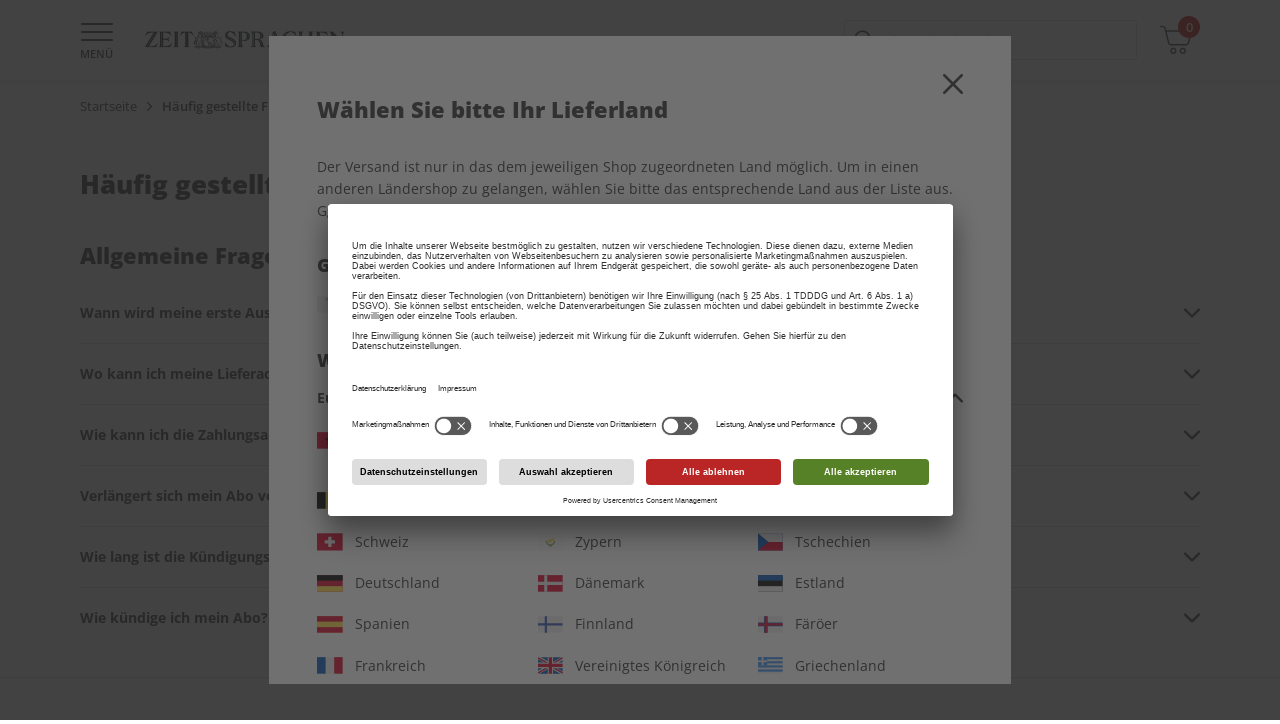

--- FILE ---
content_type: image/svg+xml
request_url: https://shop.zeit-sprachen.de/on/demandware.static/Sites-SPOTLIGHT-Site/-/default/dw9697af77/images/flags/flag-ba.svg
body_size: 846
content:
<?xml version="1.0" encoding="iso-8859-1"?>
<!-- Generator: Adobe Illustrator 19.0.0, SVG Export Plug-In . SVG Version: 6.00 Build 0)  -->
<svg xmlns="http://www.w3.org/2000/svg" xmlns:xlink="http://www.w3.org/1999/xlink" version="1.1" id="Capa_1" x="0px" y="0px" viewBox="0 0 512 512" style="enable-background:new 0 0 512 512;" xml:space="preserve">
<rect y="85.334" style="fill:#0052B4;" width="512" height="341.337"/>
<polyline style="fill:#FFDA44;" points="99.905,85.329 441.238,85.329 441.238,426.663 "/>
<g>
	<polygon style="fill:#F0F0F0;" points="36.561,100.645 51.404,89.838 66.271,100.632 61.292,85.33 41.525,85.33  "/>
	<polygon style="fill:#F0F0F0;" points="88.332,103.632 82.649,86.16 76.977,103.632 58.612,103.644 73.479,114.44 67.818,131.901    82.661,121.095 97.527,131.89 91.843,114.416 106.697,103.621  "/>
	<polygon style="fill:#F0F0F0;" points="119.59,134.89 113.906,117.416 108.233,134.89 89.868,134.901 104.735,145.696    99.074,163.158 113.918,152.351 128.784,163.147 123.099,145.673 137.955,134.879  "/>
	<polygon style="fill:#F0F0F0;" points="150.846,166.146 145.163,148.673 139.49,166.146 121.126,166.157 135.992,176.953    130.331,194.414 145.174,183.608 160.04,194.403 154.357,176.929 169.212,166.135  "/>
	<polygon style="fill:#F0F0F0;" points="182.103,197.403 176.42,179.929 170.748,197.403 152.382,197.414 167.248,208.209    161.588,225.671 176.431,214.864 191.297,225.66 185.613,208.187 200.468,197.392  "/>
	<polygon style="fill:#F0F0F0;" points="213.359,228.659 207.676,211.187 202.004,228.659 183.639,228.671 198.505,239.466    192.845,256.928 207.687,246.122 222.553,256.916 216.87,239.443 231.725,228.648  "/>
	<polygon style="fill:#F0F0F0;" points="244.616,259.916 238.933,242.443 233.261,259.916 214.895,259.928 229.762,270.723    224.101,288.185 238.945,277.378 253.811,288.172 248.126,270.7 262.981,259.906  "/>
	<polygon style="fill:#F0F0F0;" points="275.872,291.173 270.19,273.7 264.517,291.173 246.152,291.184 261.019,301.98    255.358,319.441 270.201,308.635 285.067,319.43 279.384,301.956 294.237,291.162  "/>
	<polygon style="fill:#F0F0F0;" points="307.13,322.43 301.447,304.956 295.773,322.43 277.409,322.441 292.275,333.236    286.614,350.698 301.458,339.891 316.324,350.687 310.64,333.213 325.495,322.419  "/>
	<polygon style="fill:#F0F0F0;" points="338.386,353.686 332.703,336.214 327.031,353.686 308.666,353.698 323.532,364.493    317.871,381.955 332.714,371.148 347.58,381.943 341.897,364.471 356.752,353.675  "/>
	<polygon style="fill:#F0F0F0;" points="369.643,384.943 363.96,367.47 358.288,384.943 339.922,384.955 354.788,395.749    349.128,413.212 363.971,402.405 378.837,413.2 373.153,395.727 388.008,384.932  "/>
	<polygon style="fill:#F0F0F0;" points="395.216,398.727 389.544,416.199 371.179,416.211 385.573,426.664 404.851,426.664    419.265,416.188 400.899,416.199  "/>
</g>
<g>
</g>
<g>
</g>
<g>
</g>
<g>
</g>
<g>
</g>
<g>
</g>
<g>
</g>
<g>
</g>
<g>
</g>
<g>
</g>
<g>
</g>
<g>
</g>
<g>
</g>
<g>
</g>
<g>
</g>
</svg>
◇ ◇ ◇ ◇ ◇ ◇ ◇
== Problem requirements ==
If an entry holds a picture, leave the picture out and repeat the rest exactly.

== Exercise answer ==
--- FILE ---
content_type: image/svg+xml
request_url: https://shop.zeit-sprachen.de/on/demandware.static/Sites-SPOTLIGHT-Site/-/default/dw9697af77/images/flags/flag-ba.svg
body_size: 846
content:
<?xml version="1.0" encoding="iso-8859-1"?>
<!-- Generator: Adobe Illustrator 19.0.0, SVG Export Plug-In . SVG Version: 6.00 Build 0)  -->
<svg xmlns="http://www.w3.org/2000/svg" xmlns:xlink="http://www.w3.org/1999/xlink" version="1.1" id="Capa_1" x="0px" y="0px" viewBox="0 0 512 512" style="enable-background:new 0 0 512 512;" xml:space="preserve">
<rect y="85.334" style="fill:#0052B4;" width="512" height="341.337"/>
<polyline style="fill:#FFDA44;" points="99.905,85.329 441.238,85.329 441.238,426.663 "/>
<g>
	<polygon style="fill:#F0F0F0;" points="36.561,100.645 51.404,89.838 66.271,100.632 61.292,85.33 41.525,85.33  "/>
	<polygon style="fill:#F0F0F0;" points="88.332,103.632 82.649,86.16 76.977,103.632 58.612,103.644 73.479,114.44 67.818,131.901    82.661,121.095 97.527,131.89 91.843,114.416 106.697,103.621  "/>
	<polygon style="fill:#F0F0F0;" points="119.59,134.89 113.906,117.416 108.233,134.89 89.868,134.901 104.735,145.696    99.074,163.158 113.918,152.351 128.784,163.147 123.099,145.673 137.955,134.879  "/>
	<polygon style="fill:#F0F0F0;" points="150.846,166.146 145.163,148.673 139.49,166.146 121.126,166.157 135.992,176.953    130.331,194.414 145.174,183.608 160.04,194.403 154.357,176.929 169.212,166.135  "/>
	<polygon style="fill:#F0F0F0;" points="182.103,197.403 176.42,179.929 170.748,197.403 152.382,197.414 167.248,208.209    161.588,225.671 176.431,214.864 191.297,225.66 185.613,208.187 200.468,197.392  "/>
	<polygon style="fill:#F0F0F0;" points="213.359,228.659 207.676,211.187 202.004,228.659 183.639,228.671 198.505,239.466    192.845,256.928 207.687,246.122 222.553,256.916 216.87,239.443 231.725,228.648  "/>
	<polygon style="fill:#F0F0F0;" points="244.616,259.916 238.933,242.443 233.261,259.916 214.895,259.928 229.762,270.723    224.101,288.185 238.945,277.378 253.811,288.172 248.126,270.7 262.981,259.906  "/>
	<polygon style="fill:#F0F0F0;" points="275.872,291.173 270.19,273.7 264.517,291.173 246.152,291.184 261.019,301.98    255.358,319.441 270.201,308.635 285.067,319.43 279.384,301.956 294.237,291.162  "/>
	<polygon style="fill:#F0F0F0;" points="307.13,322.43 301.447,304.956 295.773,322.43 277.409,322.441 292.275,333.236    286.614,350.698 301.458,339.891 316.324,350.687 310.64,333.213 325.495,322.419  "/>
	<polygon style="fill:#F0F0F0;" points="338.386,353.686 332.703,336.214 327.031,353.686 308.666,353.698 323.532,364.493    317.871,381.955 332.714,371.148 347.58,381.943 341.897,364.471 356.752,353.675  "/>
	<polygon style="fill:#F0F0F0;" points="369.643,384.943 363.96,367.47 358.288,384.943 339.922,384.955 354.788,395.749    349.128,413.212 363.971,402.405 378.837,413.2 373.153,395.727 388.008,384.932  "/>
	<polygon style="fill:#F0F0F0;" points="395.216,398.727 389.544,416.199 371.179,416.211 385.573,426.664 404.851,426.664    419.265,416.188 400.899,416.199  "/>
</g>
<g>
</g>
<g>
</g>
<g>
</g>
<g>
</g>
<g>
</g>
<g>
</g>
<g>
</g>
<g>
</g>
<g>
</g>
<g>
</g>
<g>
</g>
<g>
</g>
<g>
</g>
<g>
</g>
<g>
</g>
</svg>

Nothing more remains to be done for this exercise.